Provided information:
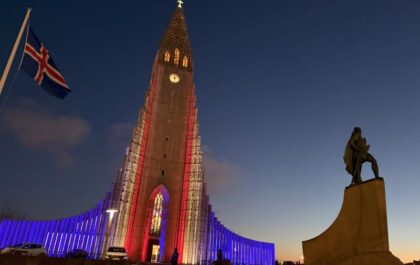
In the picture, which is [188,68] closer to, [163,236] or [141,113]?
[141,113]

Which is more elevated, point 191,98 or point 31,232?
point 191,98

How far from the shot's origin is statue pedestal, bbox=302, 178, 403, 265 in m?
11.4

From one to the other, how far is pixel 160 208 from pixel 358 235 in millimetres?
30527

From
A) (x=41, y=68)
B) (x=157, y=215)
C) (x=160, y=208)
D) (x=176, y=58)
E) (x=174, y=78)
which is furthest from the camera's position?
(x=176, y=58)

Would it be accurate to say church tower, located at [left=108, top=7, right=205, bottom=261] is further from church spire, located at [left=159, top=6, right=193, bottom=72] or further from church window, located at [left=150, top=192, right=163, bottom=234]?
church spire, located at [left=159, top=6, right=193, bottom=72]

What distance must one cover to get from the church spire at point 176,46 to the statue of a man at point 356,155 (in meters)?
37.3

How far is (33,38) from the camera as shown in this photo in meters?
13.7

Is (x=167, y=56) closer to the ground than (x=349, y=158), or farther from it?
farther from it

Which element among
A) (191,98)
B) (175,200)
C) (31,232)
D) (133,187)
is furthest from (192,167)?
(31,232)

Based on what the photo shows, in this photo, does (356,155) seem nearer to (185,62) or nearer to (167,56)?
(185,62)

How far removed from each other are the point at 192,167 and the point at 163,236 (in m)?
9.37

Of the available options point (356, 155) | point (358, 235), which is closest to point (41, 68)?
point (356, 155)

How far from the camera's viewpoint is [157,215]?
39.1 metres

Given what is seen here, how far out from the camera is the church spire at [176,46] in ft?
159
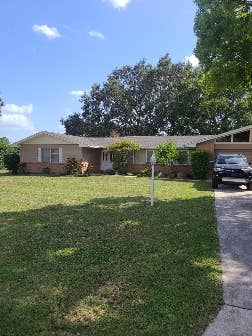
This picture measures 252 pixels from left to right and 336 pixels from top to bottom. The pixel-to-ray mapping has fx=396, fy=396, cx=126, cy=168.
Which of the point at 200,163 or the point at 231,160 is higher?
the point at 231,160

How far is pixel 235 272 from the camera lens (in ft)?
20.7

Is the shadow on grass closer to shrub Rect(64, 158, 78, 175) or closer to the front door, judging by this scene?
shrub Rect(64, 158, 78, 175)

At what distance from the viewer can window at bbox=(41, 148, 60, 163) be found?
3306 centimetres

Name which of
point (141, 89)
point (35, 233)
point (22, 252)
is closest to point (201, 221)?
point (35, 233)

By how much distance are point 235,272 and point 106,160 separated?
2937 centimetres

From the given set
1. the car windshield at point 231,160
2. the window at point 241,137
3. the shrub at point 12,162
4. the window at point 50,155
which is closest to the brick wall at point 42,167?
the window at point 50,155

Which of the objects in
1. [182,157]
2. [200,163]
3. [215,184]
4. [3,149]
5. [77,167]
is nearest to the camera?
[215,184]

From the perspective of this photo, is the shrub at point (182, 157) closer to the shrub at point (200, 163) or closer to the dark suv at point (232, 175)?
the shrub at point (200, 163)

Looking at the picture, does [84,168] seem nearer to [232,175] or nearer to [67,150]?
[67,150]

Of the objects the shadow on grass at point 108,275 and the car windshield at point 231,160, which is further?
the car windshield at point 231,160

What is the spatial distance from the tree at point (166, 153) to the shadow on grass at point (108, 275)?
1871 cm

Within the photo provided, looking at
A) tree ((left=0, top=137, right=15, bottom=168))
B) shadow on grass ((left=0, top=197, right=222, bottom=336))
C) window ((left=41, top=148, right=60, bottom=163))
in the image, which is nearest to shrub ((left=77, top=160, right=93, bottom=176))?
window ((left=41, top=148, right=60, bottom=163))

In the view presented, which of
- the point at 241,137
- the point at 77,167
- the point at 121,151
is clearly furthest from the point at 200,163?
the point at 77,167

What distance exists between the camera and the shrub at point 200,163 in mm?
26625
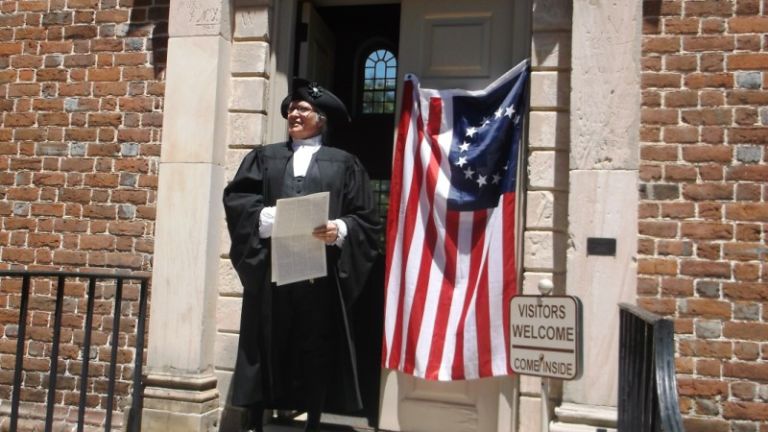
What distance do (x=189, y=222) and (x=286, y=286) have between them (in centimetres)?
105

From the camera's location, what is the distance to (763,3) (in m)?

...

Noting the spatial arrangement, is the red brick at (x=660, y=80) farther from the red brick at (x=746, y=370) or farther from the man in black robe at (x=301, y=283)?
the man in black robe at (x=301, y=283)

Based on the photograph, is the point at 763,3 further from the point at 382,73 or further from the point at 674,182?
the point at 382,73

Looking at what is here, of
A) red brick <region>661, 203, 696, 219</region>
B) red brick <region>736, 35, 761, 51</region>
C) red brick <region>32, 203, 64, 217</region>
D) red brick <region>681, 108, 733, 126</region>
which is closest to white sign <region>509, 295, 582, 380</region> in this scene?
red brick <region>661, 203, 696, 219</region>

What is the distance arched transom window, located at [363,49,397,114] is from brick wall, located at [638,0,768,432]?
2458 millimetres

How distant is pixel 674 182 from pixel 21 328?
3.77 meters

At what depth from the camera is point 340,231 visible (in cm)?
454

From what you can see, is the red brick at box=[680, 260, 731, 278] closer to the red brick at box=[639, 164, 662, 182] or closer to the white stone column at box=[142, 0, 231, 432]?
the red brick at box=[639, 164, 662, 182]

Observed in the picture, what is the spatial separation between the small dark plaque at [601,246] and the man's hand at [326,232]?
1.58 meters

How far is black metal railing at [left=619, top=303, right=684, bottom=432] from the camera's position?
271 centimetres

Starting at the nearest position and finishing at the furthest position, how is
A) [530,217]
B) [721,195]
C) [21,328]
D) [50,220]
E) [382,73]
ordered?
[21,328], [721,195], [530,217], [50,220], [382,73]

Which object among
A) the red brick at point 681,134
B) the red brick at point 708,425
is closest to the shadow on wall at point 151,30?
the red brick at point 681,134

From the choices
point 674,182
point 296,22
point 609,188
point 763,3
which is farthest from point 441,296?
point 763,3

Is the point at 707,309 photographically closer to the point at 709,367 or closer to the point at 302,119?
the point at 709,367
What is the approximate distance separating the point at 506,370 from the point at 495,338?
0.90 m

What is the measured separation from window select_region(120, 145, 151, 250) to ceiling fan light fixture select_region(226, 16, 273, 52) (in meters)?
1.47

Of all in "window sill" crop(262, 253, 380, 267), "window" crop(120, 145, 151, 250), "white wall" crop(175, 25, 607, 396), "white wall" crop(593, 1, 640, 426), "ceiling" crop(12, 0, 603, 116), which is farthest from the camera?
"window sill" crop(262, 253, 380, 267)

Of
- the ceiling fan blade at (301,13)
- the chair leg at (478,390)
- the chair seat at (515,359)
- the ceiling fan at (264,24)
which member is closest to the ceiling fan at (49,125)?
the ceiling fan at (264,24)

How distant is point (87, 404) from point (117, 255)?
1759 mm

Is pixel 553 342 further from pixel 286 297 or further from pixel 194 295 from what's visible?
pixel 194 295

Stated goal: Pull out every line in the entries above that contains the word "objects", and copy each of those lines in full.

Response to the exercise:
Which of the objects in
Of the objects the shadow on grass at point 108,275 and the car windshield at point 231,160, which is further?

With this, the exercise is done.